World Media

Ruth Bader Ginsburg's recovery "on track", no sign of remaining cancer

Ruth Bader Ginsburg's recovery

Supreme Court Justice Ruth Bader Ginsburg is cancer-free and her recovery from surgery is "on track" - but she will miss a second week of oral arguments next week, the court announced Friday.

Speaking of her retirement, Ginsburg has also said that like her colleague, former Justice Paul Stevens, she would like to continue on the court until she turns 90. "Post-surgery evaluation indicates no evidence of remaining disease, and no further treatment is required", the Court released Friday afternoon.

Ginsburg, 85, had surgery in Manhattan on December 21 to remove two cancerous nodules from her left lung and was released on Christmas Day.

"Roe, I believe, would have been more acceptable as a judicial decision if it had not gone beyond a ruling on the extreme statute before the court", she wrote in the North Carolina Law Review.

This week, she missed arguments in the Supreme Court, marking her first absence since she joined the court in 1993, reported The Associated Press.

The court's oldest justice, Ginsburg - fondly known as "The Notorious RBG", a riff on slain rapper The Notorious B.I.G. - is a liberal stalwart who has said she will not retire as long as she feels she can do the work.

AT&T Rolls out Fake 5G Logo - and Competitors Pounce
Donovan said the 5G E icon will be used in 400 markets across the United States where AT&T has deployed advanced LTE technologies.

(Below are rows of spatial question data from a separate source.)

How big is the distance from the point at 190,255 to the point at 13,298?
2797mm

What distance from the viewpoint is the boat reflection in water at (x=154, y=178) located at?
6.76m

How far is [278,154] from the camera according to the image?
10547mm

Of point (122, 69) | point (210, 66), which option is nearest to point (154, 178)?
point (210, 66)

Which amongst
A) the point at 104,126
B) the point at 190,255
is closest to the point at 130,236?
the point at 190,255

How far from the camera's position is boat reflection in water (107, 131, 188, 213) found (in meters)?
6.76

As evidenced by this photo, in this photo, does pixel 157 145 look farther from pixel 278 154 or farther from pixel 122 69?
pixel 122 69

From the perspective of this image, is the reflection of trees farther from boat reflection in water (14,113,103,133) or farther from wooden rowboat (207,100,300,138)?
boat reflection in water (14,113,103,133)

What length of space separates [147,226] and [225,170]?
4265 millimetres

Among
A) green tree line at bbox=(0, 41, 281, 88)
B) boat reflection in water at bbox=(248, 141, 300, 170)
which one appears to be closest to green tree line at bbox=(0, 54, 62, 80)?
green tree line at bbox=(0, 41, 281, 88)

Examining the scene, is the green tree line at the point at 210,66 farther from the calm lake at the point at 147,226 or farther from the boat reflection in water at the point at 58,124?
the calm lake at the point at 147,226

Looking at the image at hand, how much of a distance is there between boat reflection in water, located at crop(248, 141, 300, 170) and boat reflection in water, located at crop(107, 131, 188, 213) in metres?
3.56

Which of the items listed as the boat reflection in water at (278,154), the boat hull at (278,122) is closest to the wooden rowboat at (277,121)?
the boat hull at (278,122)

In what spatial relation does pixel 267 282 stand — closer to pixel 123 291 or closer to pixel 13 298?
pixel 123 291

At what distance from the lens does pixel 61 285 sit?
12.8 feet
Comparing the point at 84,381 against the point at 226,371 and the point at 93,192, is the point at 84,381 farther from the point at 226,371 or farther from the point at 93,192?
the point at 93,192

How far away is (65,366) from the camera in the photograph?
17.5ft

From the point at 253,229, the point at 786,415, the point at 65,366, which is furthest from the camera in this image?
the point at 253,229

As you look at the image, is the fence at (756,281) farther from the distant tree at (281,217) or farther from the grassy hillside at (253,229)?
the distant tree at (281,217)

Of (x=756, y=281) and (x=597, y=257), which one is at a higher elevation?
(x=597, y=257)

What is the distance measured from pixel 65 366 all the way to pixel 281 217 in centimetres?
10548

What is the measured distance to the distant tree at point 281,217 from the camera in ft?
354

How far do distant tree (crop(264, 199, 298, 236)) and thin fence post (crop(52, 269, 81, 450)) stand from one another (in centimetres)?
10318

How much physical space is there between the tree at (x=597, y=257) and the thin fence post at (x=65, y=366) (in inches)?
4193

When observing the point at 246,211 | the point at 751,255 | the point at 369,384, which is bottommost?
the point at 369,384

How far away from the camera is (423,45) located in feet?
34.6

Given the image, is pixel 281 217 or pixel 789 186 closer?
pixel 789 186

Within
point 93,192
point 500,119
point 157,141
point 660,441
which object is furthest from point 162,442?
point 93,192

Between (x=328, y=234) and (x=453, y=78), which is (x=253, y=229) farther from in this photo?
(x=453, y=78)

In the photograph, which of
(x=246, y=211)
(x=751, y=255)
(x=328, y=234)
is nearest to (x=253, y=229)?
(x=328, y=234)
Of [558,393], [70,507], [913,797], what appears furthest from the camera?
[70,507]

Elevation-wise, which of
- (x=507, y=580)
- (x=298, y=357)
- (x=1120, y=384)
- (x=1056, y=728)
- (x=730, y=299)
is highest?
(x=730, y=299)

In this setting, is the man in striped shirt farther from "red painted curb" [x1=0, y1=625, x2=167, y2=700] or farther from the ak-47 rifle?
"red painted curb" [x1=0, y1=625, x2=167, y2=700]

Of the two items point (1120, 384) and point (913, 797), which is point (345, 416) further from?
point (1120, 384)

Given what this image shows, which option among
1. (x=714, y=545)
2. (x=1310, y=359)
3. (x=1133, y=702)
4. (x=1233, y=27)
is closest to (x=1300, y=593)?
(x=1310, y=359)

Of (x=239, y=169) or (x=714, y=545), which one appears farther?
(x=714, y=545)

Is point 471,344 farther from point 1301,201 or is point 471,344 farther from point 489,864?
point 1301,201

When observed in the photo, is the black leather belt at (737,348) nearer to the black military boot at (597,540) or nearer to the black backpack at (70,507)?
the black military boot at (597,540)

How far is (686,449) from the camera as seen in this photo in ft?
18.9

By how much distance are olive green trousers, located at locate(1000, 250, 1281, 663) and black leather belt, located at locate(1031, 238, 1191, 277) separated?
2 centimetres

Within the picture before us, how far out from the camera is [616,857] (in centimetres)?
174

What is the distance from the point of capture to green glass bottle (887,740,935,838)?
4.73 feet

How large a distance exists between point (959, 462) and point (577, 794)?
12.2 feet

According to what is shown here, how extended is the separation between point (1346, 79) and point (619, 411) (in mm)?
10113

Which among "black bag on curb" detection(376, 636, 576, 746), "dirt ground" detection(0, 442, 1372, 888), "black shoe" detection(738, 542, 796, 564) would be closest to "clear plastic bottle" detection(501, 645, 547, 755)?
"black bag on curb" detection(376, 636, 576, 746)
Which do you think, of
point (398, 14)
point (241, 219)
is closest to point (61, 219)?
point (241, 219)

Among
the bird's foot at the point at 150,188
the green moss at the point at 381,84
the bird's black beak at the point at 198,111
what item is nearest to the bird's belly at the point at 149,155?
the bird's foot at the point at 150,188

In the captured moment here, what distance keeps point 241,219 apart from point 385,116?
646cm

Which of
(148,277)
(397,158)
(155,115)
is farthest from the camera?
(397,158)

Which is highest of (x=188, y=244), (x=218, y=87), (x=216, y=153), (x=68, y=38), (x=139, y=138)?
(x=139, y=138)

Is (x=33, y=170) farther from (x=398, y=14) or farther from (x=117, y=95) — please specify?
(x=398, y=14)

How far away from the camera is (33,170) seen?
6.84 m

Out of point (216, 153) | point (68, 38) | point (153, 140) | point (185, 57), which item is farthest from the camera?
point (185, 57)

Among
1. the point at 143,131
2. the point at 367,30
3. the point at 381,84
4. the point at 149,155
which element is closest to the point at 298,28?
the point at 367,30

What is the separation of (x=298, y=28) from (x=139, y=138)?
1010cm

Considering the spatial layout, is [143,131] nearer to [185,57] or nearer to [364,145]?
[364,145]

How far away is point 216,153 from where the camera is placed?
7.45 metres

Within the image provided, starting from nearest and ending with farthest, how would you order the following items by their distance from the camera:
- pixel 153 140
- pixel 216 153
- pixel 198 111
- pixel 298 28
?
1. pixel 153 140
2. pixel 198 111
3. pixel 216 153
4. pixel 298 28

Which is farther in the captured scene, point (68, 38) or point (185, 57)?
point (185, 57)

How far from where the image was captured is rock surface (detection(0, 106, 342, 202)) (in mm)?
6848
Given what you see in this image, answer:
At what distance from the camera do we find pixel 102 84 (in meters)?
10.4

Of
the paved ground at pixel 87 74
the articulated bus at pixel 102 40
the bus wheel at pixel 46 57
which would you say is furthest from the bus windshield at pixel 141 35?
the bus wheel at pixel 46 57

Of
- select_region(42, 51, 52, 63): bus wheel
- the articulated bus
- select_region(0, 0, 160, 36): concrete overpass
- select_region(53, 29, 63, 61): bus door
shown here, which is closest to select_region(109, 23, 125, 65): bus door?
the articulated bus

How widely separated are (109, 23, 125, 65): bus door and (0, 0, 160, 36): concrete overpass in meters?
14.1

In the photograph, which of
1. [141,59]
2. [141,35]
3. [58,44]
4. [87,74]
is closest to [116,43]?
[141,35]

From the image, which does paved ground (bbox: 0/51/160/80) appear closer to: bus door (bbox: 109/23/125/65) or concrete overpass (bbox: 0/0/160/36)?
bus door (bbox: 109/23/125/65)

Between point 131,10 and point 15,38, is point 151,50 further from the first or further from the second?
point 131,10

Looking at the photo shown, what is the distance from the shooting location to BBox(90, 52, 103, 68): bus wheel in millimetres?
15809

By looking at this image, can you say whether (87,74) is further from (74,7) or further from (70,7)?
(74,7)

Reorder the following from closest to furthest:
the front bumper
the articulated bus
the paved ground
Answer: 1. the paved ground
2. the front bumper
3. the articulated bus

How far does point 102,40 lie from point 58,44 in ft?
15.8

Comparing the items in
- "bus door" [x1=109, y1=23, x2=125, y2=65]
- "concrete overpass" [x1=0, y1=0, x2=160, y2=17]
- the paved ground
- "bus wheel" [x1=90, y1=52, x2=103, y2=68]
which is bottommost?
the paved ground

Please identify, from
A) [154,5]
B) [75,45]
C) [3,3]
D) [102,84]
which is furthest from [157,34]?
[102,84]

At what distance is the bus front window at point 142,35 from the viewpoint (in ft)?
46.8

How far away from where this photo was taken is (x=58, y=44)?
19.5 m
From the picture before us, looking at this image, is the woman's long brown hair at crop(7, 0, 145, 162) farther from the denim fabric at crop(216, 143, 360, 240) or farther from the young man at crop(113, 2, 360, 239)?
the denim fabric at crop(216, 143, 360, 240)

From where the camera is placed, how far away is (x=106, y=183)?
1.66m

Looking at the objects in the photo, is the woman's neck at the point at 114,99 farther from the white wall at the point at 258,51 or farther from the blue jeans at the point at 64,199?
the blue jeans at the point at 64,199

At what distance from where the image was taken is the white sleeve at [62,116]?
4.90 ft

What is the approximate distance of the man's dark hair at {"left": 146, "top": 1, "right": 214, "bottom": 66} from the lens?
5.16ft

Now, Igal Elbaz, AT&T's senior vice president for wireless technology, has defended the move in an interview with Tom's Guide .

The growths were found during tests Ginsburg had after she fractured ribs in a fall on November 7. Her husband, Martin Ginsburg, died in 2010 due to complications of metastatic cancer. The Supreme Court said at the time she underwent a "pulmonary lobectomy" resulting in the removal of two malignant nodules. She was released from the hospital in NY four days later and has been recuperating at home since then.

According to AP, she underwent surgery for colorectal cancer in 1999 and pancreatic cancer in 2009.

Although Republicans netted three Senate pickups in the recent midterm election, giving them a 54-vote majority, the fact that Ginsburg's successor would likely be her ideological opposite-effectively picking up a seat-hearkens back, once again, to the last big confirmation battle of the pre-Trump era.

The White House has told allies at the Judicial Crisis Network and the Federalist Society to ready for another potential hard confirmation battle, Politico reports in an article relying on unnamed sources.

President Trump has wished Ginsburg a speedy recovery.

The source described the conversations as very preliminary so the White House is not "unprepared" for a grueling hearing.